Field of Dreams has been voted in many polls as one of the top five sports movies of all time, and that’s fine. But it is not just a baseball movie. Field of Dreams is about regret. It is about redemption. It is about family. It is about happiness and realizing what that truly means. Would we grab one more shot at our dream like young Moonlight Graham, or, like the older Doc Graham, understand that the path we’ve taken fulfilled a more important destiny?? How great would it be to be Terence Mann and have a chance to undue all the damage decades of world weariness, skepticism, cynicism, and bitterness can do to the soul?? How many among us have, like Shoeless Joe, been (ostensibly) falsely accused or had something we truly loved taken away and only then learned to appreciate it?? Am I a bit effusive in my praise?? Probably. But while I love sports films as much as the next guy, I think the biggest reason I have such affection for Field of Dreams is because it goes so much deeper than the typical cliches, and in fact avoids most of them. It is a film than cannot really be compared to any other, even the plethora out there with baseball as a key element.

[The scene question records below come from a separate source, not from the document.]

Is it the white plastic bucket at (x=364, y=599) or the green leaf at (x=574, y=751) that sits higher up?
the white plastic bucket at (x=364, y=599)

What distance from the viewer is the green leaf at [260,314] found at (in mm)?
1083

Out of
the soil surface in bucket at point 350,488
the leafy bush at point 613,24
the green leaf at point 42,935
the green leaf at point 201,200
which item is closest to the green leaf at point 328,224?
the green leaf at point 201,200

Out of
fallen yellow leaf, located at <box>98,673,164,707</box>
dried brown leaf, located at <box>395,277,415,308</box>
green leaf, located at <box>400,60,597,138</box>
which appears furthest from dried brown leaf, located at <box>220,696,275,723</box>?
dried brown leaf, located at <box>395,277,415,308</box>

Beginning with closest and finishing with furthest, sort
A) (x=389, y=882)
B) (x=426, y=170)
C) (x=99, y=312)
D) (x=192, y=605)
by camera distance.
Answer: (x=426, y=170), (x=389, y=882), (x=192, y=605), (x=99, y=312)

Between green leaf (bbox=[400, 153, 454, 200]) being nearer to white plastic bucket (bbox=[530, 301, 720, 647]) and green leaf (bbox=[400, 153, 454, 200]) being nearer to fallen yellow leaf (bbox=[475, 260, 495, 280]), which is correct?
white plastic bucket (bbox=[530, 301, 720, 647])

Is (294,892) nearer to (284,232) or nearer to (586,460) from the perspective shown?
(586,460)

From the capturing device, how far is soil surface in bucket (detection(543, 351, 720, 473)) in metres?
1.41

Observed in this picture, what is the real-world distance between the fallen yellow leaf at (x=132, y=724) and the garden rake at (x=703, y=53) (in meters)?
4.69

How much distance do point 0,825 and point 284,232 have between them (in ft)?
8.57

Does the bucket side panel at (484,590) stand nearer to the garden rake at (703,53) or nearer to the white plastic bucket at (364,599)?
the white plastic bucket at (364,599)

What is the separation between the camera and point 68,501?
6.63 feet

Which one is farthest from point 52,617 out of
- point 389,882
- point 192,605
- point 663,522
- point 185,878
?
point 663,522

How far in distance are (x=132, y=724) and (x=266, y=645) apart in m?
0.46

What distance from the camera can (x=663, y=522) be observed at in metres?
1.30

I think it makes sense to conclude with…well…the conclusion. I always say that only four films have ever made me cry. E.T. made me cry when I saw it in the theater, but I was a little kid so I’m not sure if that even counts. The Passion of the Christ brought tears, and that is self-explanatory. The 2008 Owen Wilson/Jennifer Aniston flick Marley & Me was supposed to be a comedy, but at the end I found myself clutching my beautiful puppy in my arms and bawling like a baby, which is why I have vowed never to watch it again. Fellow dog owners will understand. And then there is Field of Dreams. In the archives here at The Manofesto one can find my 35 Undeniable Truths of Life. #12 states that “anyone who doesn’t shed a tear during the last 10 minutes of Field of Dreams doesn’t have a heart”. I stand by that. In 20 years I have seen this movie countless times, and every single time that final scene gets me. I lost my Mom 11 years ago, and I miss her every day. There is nothing I wouldn’t give for one more conversation with her. My Dad is still around. He lives close by and I see him often and talk to him every day. As strange as it may seem to some, Field of Dreams, atleast on a subconscious level, has affected our relationship, because I never want to be haunted by unkind words or things left unsaid. Redemption is a wonderful thing, but even better is never having to be burdened by guilt in the first place.